Source material:
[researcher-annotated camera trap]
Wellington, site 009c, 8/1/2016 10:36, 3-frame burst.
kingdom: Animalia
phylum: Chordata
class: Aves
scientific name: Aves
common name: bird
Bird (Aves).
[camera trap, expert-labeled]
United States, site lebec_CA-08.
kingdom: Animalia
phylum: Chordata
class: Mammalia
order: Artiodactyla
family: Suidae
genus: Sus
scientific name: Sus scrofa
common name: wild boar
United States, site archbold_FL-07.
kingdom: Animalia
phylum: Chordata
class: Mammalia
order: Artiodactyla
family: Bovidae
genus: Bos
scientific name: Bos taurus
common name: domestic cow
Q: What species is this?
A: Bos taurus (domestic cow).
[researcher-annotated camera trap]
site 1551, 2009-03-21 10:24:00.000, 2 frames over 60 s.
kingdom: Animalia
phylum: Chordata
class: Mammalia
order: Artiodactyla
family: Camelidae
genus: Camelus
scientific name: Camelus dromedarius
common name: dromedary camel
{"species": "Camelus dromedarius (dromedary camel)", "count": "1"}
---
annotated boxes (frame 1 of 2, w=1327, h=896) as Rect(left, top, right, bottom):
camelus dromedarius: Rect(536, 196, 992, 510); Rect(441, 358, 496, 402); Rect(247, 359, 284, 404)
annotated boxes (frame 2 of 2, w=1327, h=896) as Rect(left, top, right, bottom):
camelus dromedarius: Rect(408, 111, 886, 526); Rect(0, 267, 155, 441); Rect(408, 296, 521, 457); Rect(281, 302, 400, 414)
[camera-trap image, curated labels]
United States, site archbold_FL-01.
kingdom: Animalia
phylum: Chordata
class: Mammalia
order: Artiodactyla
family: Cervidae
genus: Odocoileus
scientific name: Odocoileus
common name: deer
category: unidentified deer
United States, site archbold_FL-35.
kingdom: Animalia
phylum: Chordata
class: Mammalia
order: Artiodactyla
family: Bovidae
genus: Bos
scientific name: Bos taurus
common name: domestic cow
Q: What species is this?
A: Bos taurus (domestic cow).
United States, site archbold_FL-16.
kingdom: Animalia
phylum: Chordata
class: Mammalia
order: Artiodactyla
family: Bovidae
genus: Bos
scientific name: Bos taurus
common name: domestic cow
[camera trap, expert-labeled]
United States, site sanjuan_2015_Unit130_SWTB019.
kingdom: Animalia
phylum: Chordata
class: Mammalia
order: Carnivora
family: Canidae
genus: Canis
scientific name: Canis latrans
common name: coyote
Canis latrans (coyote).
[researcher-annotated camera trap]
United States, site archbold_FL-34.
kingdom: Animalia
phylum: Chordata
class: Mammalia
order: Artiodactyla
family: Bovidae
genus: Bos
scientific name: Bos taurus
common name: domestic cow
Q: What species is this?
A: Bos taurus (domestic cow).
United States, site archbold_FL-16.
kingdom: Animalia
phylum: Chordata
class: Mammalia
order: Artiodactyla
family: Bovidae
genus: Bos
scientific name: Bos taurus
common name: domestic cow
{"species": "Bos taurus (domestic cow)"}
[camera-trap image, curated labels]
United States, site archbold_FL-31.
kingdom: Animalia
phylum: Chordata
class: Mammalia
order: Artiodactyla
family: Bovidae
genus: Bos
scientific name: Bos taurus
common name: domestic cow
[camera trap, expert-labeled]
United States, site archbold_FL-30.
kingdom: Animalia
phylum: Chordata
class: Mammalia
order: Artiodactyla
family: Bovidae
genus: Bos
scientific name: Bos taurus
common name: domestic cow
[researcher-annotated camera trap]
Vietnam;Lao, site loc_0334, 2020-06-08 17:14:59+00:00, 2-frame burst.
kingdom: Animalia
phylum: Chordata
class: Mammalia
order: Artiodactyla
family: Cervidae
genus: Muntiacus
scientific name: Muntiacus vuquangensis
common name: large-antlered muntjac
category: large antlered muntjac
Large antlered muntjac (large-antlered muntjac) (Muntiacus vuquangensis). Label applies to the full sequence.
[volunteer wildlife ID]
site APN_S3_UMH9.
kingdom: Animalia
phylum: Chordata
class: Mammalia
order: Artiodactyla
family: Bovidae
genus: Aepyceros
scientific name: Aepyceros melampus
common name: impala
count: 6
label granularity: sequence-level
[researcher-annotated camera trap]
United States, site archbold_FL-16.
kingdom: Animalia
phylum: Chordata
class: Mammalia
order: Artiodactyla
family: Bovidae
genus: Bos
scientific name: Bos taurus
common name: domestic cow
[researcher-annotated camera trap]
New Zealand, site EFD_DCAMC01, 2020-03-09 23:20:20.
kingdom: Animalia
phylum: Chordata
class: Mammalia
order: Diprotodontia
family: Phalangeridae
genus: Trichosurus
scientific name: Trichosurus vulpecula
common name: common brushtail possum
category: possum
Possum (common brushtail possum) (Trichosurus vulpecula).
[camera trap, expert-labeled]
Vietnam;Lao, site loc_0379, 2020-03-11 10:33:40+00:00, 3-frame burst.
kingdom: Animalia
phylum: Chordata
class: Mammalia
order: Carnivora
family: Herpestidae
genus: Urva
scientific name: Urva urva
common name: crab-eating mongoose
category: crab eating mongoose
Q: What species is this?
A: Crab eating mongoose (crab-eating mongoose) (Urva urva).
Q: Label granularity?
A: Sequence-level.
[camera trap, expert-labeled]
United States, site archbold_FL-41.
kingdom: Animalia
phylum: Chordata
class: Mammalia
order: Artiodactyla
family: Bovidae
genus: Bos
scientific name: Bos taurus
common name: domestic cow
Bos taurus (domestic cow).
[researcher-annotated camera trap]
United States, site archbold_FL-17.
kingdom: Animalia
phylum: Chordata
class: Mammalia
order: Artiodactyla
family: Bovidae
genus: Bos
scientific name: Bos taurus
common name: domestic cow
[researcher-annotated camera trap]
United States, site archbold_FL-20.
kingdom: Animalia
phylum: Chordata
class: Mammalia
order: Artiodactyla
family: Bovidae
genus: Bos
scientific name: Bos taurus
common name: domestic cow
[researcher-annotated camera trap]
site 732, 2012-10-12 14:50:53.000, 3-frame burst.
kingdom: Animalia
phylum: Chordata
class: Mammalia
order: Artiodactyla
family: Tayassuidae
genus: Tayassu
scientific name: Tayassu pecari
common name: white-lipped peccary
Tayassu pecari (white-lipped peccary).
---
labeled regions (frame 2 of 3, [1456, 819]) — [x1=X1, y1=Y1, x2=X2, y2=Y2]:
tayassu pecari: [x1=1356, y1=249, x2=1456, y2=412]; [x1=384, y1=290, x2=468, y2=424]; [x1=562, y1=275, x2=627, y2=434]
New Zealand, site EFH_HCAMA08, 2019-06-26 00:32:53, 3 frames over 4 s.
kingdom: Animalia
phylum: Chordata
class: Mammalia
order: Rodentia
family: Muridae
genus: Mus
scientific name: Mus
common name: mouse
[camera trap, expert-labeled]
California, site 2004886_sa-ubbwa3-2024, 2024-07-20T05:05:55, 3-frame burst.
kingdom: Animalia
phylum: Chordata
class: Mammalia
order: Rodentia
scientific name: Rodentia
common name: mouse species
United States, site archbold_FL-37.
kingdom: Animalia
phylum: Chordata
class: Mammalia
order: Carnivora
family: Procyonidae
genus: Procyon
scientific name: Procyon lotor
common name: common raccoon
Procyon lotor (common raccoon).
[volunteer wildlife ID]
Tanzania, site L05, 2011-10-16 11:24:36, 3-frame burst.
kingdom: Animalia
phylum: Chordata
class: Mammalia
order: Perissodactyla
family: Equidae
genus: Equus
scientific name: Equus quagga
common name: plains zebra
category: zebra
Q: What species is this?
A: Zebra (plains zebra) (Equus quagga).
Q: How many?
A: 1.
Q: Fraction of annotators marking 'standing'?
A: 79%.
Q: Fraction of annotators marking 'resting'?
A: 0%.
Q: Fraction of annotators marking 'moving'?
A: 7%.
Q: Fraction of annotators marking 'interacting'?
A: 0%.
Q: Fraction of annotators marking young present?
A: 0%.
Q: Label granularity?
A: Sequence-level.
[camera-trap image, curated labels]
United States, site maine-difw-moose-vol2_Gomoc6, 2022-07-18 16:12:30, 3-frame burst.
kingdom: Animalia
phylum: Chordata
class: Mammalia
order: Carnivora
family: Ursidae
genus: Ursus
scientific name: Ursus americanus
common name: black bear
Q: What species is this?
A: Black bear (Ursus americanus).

Assigned task: Tally the lines in the records that contain "burst", then give only the tally.

Your solution: 7